A great example of this is the chicken restaurant Nandos, who operate globally and enjoy great success in the UK. In the UK they are consistently ranked as one of the best large companies to work for in part due to how they engage their employees through learning and development opportunities and a strong focus on employee wellbeing.
This is lead by their management teams and it’s managers who are best positioned to improve engagement. The best managers inspire, are great leaders and ensure their team want to always perform to the best of their abilities.
However, the management can’t do this on their own. The set the tone which empowers employees to take ownership and accountability for their performance and their engagement levels. It helps create a shared desire in the employees to succeed, to enjoy work and to be good at their jobs. Managers create the framework for this to happen and employees then have to run with it.
Here’s are three of the core components that are essential for managers when it comes to creating the framework for employees to succeed and be engaged:
One of the most important things a manager can do is help develop their employees’ understanding of the shared purpose and collective goal. As Gail S. Thornton writes in the Huffington Post: “Effective employee engagement improves employee performance by helping align employees with company goals. Employees who have a better understanding of the wider corporate picture are better able to understand how their own job fits into the company’s business goals. Equally important, the better the company listens to its employees, the better it can align its messaging to the employee audience.”
Employees have a desire to understand their purpose in an organisation and how their role contributes to success. The better informed they are, the better their decision making. They understand what they are doing and, more importantly, why they are doing it. This leads to improved productivity and higher levels of job satisfaction.

::::::::::

- [TASK TO CARRY OUT] Continue the passage on how managers drive employee engagement, picking up right after its last sentence.

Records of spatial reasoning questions
::::::::::

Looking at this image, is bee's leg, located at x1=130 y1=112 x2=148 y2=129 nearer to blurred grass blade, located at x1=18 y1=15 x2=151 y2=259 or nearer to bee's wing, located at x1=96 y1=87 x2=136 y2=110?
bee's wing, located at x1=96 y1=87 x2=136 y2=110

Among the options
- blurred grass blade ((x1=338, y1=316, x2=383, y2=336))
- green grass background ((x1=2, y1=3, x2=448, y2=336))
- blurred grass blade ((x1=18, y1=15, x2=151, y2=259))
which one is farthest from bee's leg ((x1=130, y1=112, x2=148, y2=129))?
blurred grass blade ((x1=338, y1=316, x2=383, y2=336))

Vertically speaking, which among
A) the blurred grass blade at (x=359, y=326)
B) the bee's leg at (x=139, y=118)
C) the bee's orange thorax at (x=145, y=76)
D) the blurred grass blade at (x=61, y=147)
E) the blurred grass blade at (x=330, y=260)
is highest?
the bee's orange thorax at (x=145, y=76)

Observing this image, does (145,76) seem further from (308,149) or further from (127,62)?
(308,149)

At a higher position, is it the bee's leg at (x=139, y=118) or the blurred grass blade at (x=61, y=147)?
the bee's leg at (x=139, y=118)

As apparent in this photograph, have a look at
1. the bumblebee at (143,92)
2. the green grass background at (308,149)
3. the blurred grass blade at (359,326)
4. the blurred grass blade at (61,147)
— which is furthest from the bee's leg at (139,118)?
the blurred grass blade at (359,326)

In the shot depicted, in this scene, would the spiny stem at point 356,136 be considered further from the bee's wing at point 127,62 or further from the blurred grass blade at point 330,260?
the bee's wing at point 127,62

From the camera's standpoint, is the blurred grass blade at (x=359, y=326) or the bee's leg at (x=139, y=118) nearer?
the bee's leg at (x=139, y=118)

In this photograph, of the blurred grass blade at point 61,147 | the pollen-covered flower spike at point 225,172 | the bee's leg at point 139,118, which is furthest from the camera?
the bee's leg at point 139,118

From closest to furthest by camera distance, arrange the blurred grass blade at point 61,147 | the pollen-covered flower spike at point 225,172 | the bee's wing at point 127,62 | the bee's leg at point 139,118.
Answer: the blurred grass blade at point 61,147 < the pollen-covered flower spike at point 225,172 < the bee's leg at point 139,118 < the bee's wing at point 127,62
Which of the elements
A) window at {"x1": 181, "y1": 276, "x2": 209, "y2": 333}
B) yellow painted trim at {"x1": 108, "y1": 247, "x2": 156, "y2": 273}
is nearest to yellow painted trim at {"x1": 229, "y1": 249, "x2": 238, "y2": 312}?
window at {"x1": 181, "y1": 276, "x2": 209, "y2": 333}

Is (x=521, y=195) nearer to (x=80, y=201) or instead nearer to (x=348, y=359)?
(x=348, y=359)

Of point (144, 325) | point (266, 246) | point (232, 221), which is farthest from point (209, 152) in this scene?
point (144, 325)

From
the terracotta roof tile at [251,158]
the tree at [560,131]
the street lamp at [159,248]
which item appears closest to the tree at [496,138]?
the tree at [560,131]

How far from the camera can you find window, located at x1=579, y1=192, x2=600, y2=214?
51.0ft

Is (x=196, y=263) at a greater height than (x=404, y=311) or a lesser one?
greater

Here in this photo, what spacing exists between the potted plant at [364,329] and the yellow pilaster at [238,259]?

::::::::::

- [RIGHT ANSWER]
Focus on strengths
Alongside developing understanding, focussing on employee strengths will provide a substantial boost when it comes to engagement levels. Research from Gallup found focussing on employees’ strengths rather than highlighting their weaknesses is far more effective when it comes to improving engagement and performance. The research found “a strengths-based culture is one in which employees learn their roles more quickly, produce more and significantly better work, stay with their company longer, and are more engaged. When managers help employees grow and develop through their strengths, they are more than twice as likely to engage their team members.”
Communicate, communicate, communicate!
Strong and effective communication between managers and employees is essential in any organisation. Employees want to feel cared about and the good manager will be able to not only communicate with them their roles and responsibilities in the workplace but also make the effort to understand them as people. Everyone is different and everyone will respond differently. The best managers are able to identify this and reflect it in the way they communicate on an individual level.
We’ve also found managers are always grateful when they can use new tools to improve the way they communicate with employees. Teams who use Quinyx say the communication between staff and managers is easier and simpler, whether it’s in the form of booking shifts, applying for leave or simply sending messages.
So whether it’s improving communication through using new tools, instilling a positive culture, having well-informed employees or a mixture of all three, constantly working to have high levels of employee engagement will see businesses thrive, succeed and grow.